Image Generation based on Score Model
Both likelihood-based methods and GAN methods have have some intrinsic limitations. Learning and estimating Stein score (the gradient of the log-density function $\nabla_{ x} \log p_{\text {data }}( x)$) may be a better choice than learning the data density directly.

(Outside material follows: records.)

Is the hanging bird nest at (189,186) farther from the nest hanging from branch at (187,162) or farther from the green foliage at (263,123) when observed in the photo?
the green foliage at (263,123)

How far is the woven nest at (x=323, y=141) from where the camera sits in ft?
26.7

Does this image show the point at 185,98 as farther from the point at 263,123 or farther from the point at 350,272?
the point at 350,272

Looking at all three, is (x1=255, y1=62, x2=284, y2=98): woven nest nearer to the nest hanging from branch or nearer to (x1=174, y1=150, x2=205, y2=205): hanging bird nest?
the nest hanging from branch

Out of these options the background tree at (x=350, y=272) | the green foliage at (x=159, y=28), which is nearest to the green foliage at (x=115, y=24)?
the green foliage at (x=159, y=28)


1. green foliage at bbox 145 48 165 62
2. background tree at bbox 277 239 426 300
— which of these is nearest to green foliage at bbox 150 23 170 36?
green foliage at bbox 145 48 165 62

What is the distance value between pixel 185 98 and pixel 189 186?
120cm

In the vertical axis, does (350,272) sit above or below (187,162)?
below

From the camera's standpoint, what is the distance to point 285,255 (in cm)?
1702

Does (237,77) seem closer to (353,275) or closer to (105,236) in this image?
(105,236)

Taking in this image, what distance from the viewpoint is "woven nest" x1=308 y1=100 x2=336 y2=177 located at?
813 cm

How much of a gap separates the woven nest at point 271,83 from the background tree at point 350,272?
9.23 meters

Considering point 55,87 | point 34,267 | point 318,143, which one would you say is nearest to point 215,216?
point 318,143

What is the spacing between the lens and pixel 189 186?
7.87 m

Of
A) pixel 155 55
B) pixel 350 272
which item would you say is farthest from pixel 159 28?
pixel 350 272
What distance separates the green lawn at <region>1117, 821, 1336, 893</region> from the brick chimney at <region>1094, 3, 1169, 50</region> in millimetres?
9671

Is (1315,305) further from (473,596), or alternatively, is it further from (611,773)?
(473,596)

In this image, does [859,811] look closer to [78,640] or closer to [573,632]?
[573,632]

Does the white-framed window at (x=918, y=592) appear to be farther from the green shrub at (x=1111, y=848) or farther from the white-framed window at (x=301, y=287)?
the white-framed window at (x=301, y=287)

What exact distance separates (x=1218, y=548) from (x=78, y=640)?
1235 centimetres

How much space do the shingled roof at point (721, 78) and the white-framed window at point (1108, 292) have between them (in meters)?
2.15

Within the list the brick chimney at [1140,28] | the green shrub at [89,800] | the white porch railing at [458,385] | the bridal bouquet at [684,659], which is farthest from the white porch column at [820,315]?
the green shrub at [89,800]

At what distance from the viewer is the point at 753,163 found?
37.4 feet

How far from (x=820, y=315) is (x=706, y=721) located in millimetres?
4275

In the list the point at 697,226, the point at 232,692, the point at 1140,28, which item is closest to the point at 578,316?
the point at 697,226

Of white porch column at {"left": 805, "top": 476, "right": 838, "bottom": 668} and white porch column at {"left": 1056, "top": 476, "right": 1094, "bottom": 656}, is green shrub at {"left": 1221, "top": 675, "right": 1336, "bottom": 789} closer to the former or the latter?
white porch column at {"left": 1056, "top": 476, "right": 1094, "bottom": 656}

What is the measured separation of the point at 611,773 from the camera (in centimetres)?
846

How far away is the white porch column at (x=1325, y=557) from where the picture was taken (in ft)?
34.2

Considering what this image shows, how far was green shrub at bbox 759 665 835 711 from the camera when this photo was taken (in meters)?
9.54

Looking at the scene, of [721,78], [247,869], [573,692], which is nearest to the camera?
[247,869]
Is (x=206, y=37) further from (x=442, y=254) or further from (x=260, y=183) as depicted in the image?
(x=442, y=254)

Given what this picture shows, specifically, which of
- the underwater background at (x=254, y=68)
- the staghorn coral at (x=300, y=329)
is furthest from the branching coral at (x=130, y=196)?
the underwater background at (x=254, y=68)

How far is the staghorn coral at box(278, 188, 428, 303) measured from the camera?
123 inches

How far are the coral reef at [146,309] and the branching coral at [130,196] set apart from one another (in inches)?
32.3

Score Estimation (for training)
We want to train a network $s_{\theta}(x)$ to estimate $\nabla_{ x} \log p_{\text {data }}( x)$, but how can we get the ground truth (the real score)? In this paper, the objective $\frac{1}{2} E_{p_{\text{data}}} \lbrack\lVert s_{\theta}( x)-\nabla_{ x} \log p_{\text{data}}( x)\rVert_2^2\rbrack$ is equivalent to the following by Score Matching:
$$ E_{p_{\text{data}}}\left[tr(\nabla_{ x}s_{\theta}( x))+\frac{1}{2}\left|s_{\theta}( x))\right|_2^2\right] $$
Unfortunately, it is not easy to compute $tr(\cdot)$ for a large-scale problem. Both Denoising score matching and Sliced score matching are popular methods to deal with this situation. But the sliced one requires 4x computations due to the forward mode auto-differentiation. Instead, Denoising score matching try to estimate the score of noise-perturbed distribution ($q_\sigma$) as follows:
$$ \frac{1}{2} E_{q_\sigma(\tilde{ x} \mid x) p_{\text {data }}( x)}\left[\left| s_{\theta}(\tilde{ x})-\nabla_{\tilde{ x}} \log q_\sigma(\tilde{ x} \mid x)\right|_2^2\right] $$
Minimizing this objective, we can get $s_{\theta}( x)=\nabla_{ x} \log q_{\sigma}( x)$. And if the noise is small enough $q_\sigma( x) \approx p_{\text {data }}( x)$, we will get $s_{\theta}( x)=\nabla_{ x} \log q_\sigma( x) \approx \nabla_{ x} \log p_{\text {data }}( x)$. As $q_\sigma(\tilde{x}| x)$ can be defined as a known simple distribution, this minimization is easier than regular score matching. In this paper, they choose $q_\sigma(\tilde{x}| x) =N\left(\tilde{x} \mid x, \sigma^2 I\right)$, which leads to:
$$ \ell(\theta ; \sigma) \triangleq \frac{1}{2} E_{p_{\text {data }}(x)} E_{\tilde{x} \sim N\left(x, \sigma^2 I\right)}\left[\left|\mathbf{s}_{\theta}(\tilde{x}, \sigma)+\frac{\tilde{x}-x}{\sigma^2}\right|_2^2\right] $$
Langevin dynamics (for inference)
How can we do sampling from $p_{\text {data }}( x)$ when we get a nice estimation of $\nabla_{ x} \log p_{\text {data }}( x)$? Just along the direction of this gradient? Yes, but plus more tricks.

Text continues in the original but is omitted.